Directions:
**1.** List every broad social program that the Progressive movement passage below says the term "progressive" is most closely associated with today.
**2.** Please say whether each statement agrees with the Progressive movement passage below. Answer yes or no, and quote the deciding words.
(a) Both governors who have been recalled were accused of corruption.
(b) In the late 19th and early 20th centuries, the Progressive movement's strongest initiative was government reform.
(c) A typical worker in one of Andrew Carnegie's steel mills earned about $450 a year.
**3.** Continue the Progressive movement passage below, starting after its last sentence.

Page excerpt:
Frazier was a member of the same “Progressive” movement that created recall election laws in the first place. The recall law in California and other states was designed to place a check on the domination of government by corporations, the super-rich, and the runaway corruption of public officials that resulted from those powerful entities keeping governments in their pockets. But as it turned out, neither of the only two governors ever to be recalled was accused of corruption.
Today, the political term “progressive” is most closely associated with supporters of broad social programs such as universal health care, free higher education, student debt forgiveness, and efforts to halt climate change. But in the late 19th and early 20th centuries, the Progressive movement’s strongest initiative was government reform.
America’s “Gilded Age” was an era of near-total political corruption and extreme economic inequality. Steel tycoon Andrew Carnegie, to cite one example, took in income of about $20 million per year—or approximately $535 million in 2021 cash—while a typical worker in one of his steel mills earned an annual wage of about $450 (slightly more than $12K today).

Provided data:

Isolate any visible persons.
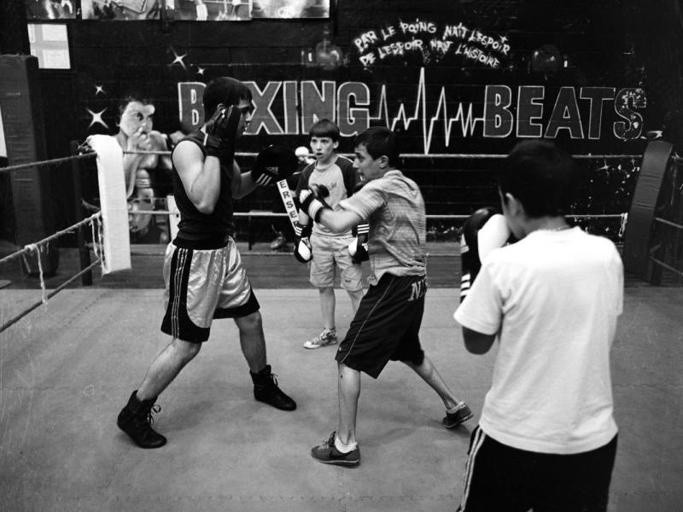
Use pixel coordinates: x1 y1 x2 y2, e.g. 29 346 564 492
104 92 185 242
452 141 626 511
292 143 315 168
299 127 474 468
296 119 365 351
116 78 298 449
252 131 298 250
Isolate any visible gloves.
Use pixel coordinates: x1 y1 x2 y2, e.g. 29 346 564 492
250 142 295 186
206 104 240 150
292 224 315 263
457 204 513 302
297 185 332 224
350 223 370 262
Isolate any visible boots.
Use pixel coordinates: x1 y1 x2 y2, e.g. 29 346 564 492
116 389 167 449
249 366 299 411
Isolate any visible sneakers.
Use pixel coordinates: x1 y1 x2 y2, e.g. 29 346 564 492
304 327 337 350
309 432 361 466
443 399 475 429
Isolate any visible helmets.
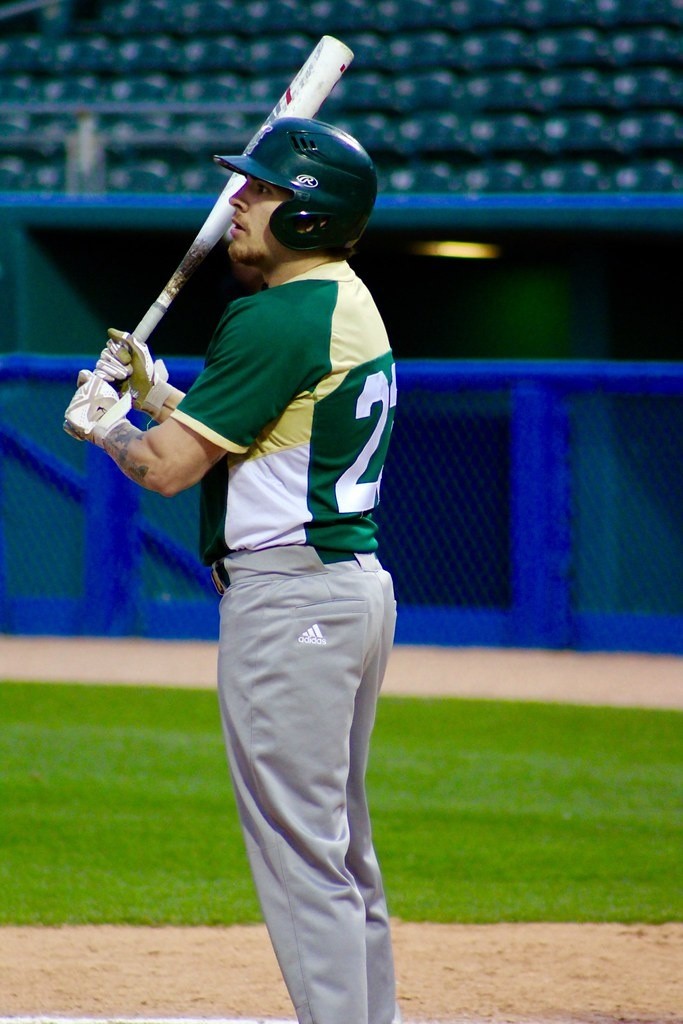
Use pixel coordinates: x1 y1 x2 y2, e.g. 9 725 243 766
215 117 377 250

---

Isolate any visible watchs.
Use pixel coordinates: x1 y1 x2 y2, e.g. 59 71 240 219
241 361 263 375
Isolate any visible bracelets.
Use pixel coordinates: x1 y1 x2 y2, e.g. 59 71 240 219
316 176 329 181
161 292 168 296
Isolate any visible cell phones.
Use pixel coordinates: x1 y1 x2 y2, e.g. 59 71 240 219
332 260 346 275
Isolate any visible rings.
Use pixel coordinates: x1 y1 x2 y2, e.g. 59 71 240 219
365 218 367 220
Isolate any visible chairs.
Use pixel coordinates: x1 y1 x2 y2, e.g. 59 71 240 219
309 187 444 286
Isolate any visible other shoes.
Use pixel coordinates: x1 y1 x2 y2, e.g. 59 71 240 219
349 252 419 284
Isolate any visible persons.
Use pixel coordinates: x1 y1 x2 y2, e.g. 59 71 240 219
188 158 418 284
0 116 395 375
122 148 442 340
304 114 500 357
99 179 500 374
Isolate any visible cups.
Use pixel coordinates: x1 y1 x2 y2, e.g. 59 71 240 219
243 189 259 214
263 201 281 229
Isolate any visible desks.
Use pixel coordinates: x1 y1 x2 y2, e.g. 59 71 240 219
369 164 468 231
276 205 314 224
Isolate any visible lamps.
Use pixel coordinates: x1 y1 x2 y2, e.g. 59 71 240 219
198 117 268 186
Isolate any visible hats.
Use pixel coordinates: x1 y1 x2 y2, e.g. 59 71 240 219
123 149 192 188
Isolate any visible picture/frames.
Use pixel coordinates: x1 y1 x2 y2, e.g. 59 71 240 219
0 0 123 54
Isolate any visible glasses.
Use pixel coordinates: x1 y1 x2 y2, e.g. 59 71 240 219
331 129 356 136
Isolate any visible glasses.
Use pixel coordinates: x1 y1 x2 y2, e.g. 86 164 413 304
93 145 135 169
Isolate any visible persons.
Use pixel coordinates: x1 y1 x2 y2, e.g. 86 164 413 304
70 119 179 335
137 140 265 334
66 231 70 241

Task-by-task answers:
**1.**
- Universal health care
- Free higher education
- Student debt forgiveness
- Efforts to halt climate change

**2.**
(a) No: "neither of the only two governors ever to be recalled was accused of corruption"
(b) Yes: "the Progressive movement’s strongest initiative was government reform"
(c) Yes: "a typical worker in one of his steel mills earned an annual wage of about $450"

**3.**
California was a prime example of a state government that had been taken over by private interests—specifically, the Southern Pacific Railroad. The rail company effectively controlled every aspect of the state’s economy through monopolistic price fixing and paying off public officials. Southern Pacific earned the popular nickname “The Octopus,” because its tentacles were said to reach everywhere, and to strangle anyone who threatened this corporate monstrosity. The colorful nickname for the rail monopoly appears to have originated in a political cartoon by G. Frederick Keller, published in The Wasp, a satirical magazine edited by iconoclastic writer Ambrose Bierce.
California’s Progressives were set on untangling the Octopus’s chokehold on the state. In 1910 voters elected Hiram Johnson, an anti-corruption prosecutor in the San Francisco district attorney's office, who became the leader of the state’s Progressives and arguably the most consequential governor in state history.
Shortly after taking office, Johnson successfully pushed voters to approve a package of reforms that went under the heading of “direct democracy.” The three reforms written into California’s Constitution—initiative, referendum, and recall—empowered California voters to pass their own laws, veto laws passed by the legislature, and, of course, recall elected officials if they turned out to be corrupt—or for any reason at all. All the while cutting the state legislature and the governor out of the process.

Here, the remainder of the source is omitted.